Metin alıntısı:
Üye … ve Üye … azınlık görüşlerinde;

“657 sayılı Devlet Memurları Kanunu’nun 202.maddesinde evli bulunan Devlet memurlarına aile yardımı ödeneği verileceği, bu yardımın memurun her ne şekilde olursa olsun menfaat karşılığı çalışmayan veya herhangi bir sosyal güvenlik kuruluşundan aylık almayan eşi için ödeneceği ifade edilmiştir.

Dolayısıyla eşleri çalışan ya da sosyal güvenlik kurumundan aylık alan memurlara aile yardımı ödenmesinin mevzuata aykırılık teşkil ettiği ve bu suretle kamu kaynağında eksilmeye neden olunduğunda tereddüt bulunmamaktadır.

Yapılacak işler:
a: Aile yardımı ödeneğiyle ilgili metne göre aşağıdaki soruları yanıtlayın.
(i) Aile yardımı ödeneği 657 sayılı Devlet Memurları Kanunu'nun hangi maddesinde yer alır?
(ii) Bu yardım, memurun eşi için hangi koşullarda ödenir?
(iii) Eşi çalışan memurlara aile yardımı ödenmesi kamu kaynağında neye yol açar?
b: Aile yardımı ödeneğiyle ilgili metni kaldığı yerden sürdürün.

Veri kayıtları:
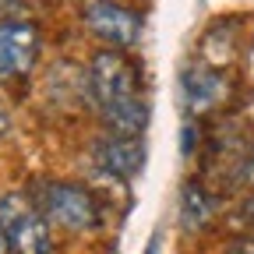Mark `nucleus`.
I'll return each instance as SVG.
<instances>
[{"mask_svg":"<svg viewBox=\"0 0 254 254\" xmlns=\"http://www.w3.org/2000/svg\"><path fill=\"white\" fill-rule=\"evenodd\" d=\"M88 92L113 134L141 138L145 124H148V106L141 99L138 71L124 50H99L92 57Z\"/></svg>","mask_w":254,"mask_h":254,"instance_id":"f257e3e1","label":"nucleus"},{"mask_svg":"<svg viewBox=\"0 0 254 254\" xmlns=\"http://www.w3.org/2000/svg\"><path fill=\"white\" fill-rule=\"evenodd\" d=\"M21 7V0H0V14H14Z\"/></svg>","mask_w":254,"mask_h":254,"instance_id":"9d476101","label":"nucleus"},{"mask_svg":"<svg viewBox=\"0 0 254 254\" xmlns=\"http://www.w3.org/2000/svg\"><path fill=\"white\" fill-rule=\"evenodd\" d=\"M180 85H184V103L194 117L215 113L233 95V81L219 67H190V71H184Z\"/></svg>","mask_w":254,"mask_h":254,"instance_id":"423d86ee","label":"nucleus"},{"mask_svg":"<svg viewBox=\"0 0 254 254\" xmlns=\"http://www.w3.org/2000/svg\"><path fill=\"white\" fill-rule=\"evenodd\" d=\"M95 159L99 166L113 177H134L145 163V148L138 138H127V134H103L95 141Z\"/></svg>","mask_w":254,"mask_h":254,"instance_id":"0eeeda50","label":"nucleus"},{"mask_svg":"<svg viewBox=\"0 0 254 254\" xmlns=\"http://www.w3.org/2000/svg\"><path fill=\"white\" fill-rule=\"evenodd\" d=\"M39 208L50 222H57L60 230H71V233H88L103 222V208L95 201V194L85 184H71V180L43 184Z\"/></svg>","mask_w":254,"mask_h":254,"instance_id":"f03ea898","label":"nucleus"},{"mask_svg":"<svg viewBox=\"0 0 254 254\" xmlns=\"http://www.w3.org/2000/svg\"><path fill=\"white\" fill-rule=\"evenodd\" d=\"M85 25L92 36L110 43V50H127L141 36V14L134 7H124L117 0H88L85 4Z\"/></svg>","mask_w":254,"mask_h":254,"instance_id":"20e7f679","label":"nucleus"},{"mask_svg":"<svg viewBox=\"0 0 254 254\" xmlns=\"http://www.w3.org/2000/svg\"><path fill=\"white\" fill-rule=\"evenodd\" d=\"M222 254H254V237H240V240H233Z\"/></svg>","mask_w":254,"mask_h":254,"instance_id":"1a4fd4ad","label":"nucleus"},{"mask_svg":"<svg viewBox=\"0 0 254 254\" xmlns=\"http://www.w3.org/2000/svg\"><path fill=\"white\" fill-rule=\"evenodd\" d=\"M39 53V32L32 21H0V78L28 74Z\"/></svg>","mask_w":254,"mask_h":254,"instance_id":"39448f33","label":"nucleus"},{"mask_svg":"<svg viewBox=\"0 0 254 254\" xmlns=\"http://www.w3.org/2000/svg\"><path fill=\"white\" fill-rule=\"evenodd\" d=\"M0 254H11V244H7V233H4V226H0Z\"/></svg>","mask_w":254,"mask_h":254,"instance_id":"9b49d317","label":"nucleus"},{"mask_svg":"<svg viewBox=\"0 0 254 254\" xmlns=\"http://www.w3.org/2000/svg\"><path fill=\"white\" fill-rule=\"evenodd\" d=\"M215 212H219V198L201 180H187L184 190H180V222H184V230H190V233L205 230L215 219Z\"/></svg>","mask_w":254,"mask_h":254,"instance_id":"6e6552de","label":"nucleus"},{"mask_svg":"<svg viewBox=\"0 0 254 254\" xmlns=\"http://www.w3.org/2000/svg\"><path fill=\"white\" fill-rule=\"evenodd\" d=\"M4 127H7V117H4V113H0V134H4Z\"/></svg>","mask_w":254,"mask_h":254,"instance_id":"f8f14e48","label":"nucleus"},{"mask_svg":"<svg viewBox=\"0 0 254 254\" xmlns=\"http://www.w3.org/2000/svg\"><path fill=\"white\" fill-rule=\"evenodd\" d=\"M0 226L7 233L11 254H53L50 219L43 215L39 205H32L18 190L0 198Z\"/></svg>","mask_w":254,"mask_h":254,"instance_id":"7ed1b4c3","label":"nucleus"}]
</instances>
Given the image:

Görevlerin yanıtları:
a:
(i) Aile yardımı ödeneği 657 sayılı Devlet Memurları Kanunu'nun 202. maddesinde yer alır.
(ii) Yardım, eşin her ne şekilde olursa olsun menfaat karşılığı çalışmaması veya herhangi bir sosyal güvenlik kuruluşundan aylık almaması durumunda ödenir.
(iii) Bu ödeme kamu kaynağında eksilmeye yol açar.

b:
Diğer taraftan Mahalli İdareler Harcama Belgeleri Yönetmeliği’nin “Sosyal yardımlar” başlıklı 11. maddesinde

(1) Personele yapılacak sosyal yardım ödemelerinde, ödemenin çeşidine göre aşağıda belirtilen belgeler aranır.



b) Aile Yardımı: Aylıklarla birlikte ödenen bu yardım, personelin ilk işe girişinde alınacak Aile Yardımı Bildirimine (Örnek:13) dayanılarak ödenir. Bu bildirim, personelin aile yardımından yararlanan eş veya çocuk durumunda meydana gelen değişiklikler ile yer değiştirme suretiyle atama halinde yenilenir. Bildirimler, ödeme belgesinin ilk nüshasına eklenir. “denilmektedir.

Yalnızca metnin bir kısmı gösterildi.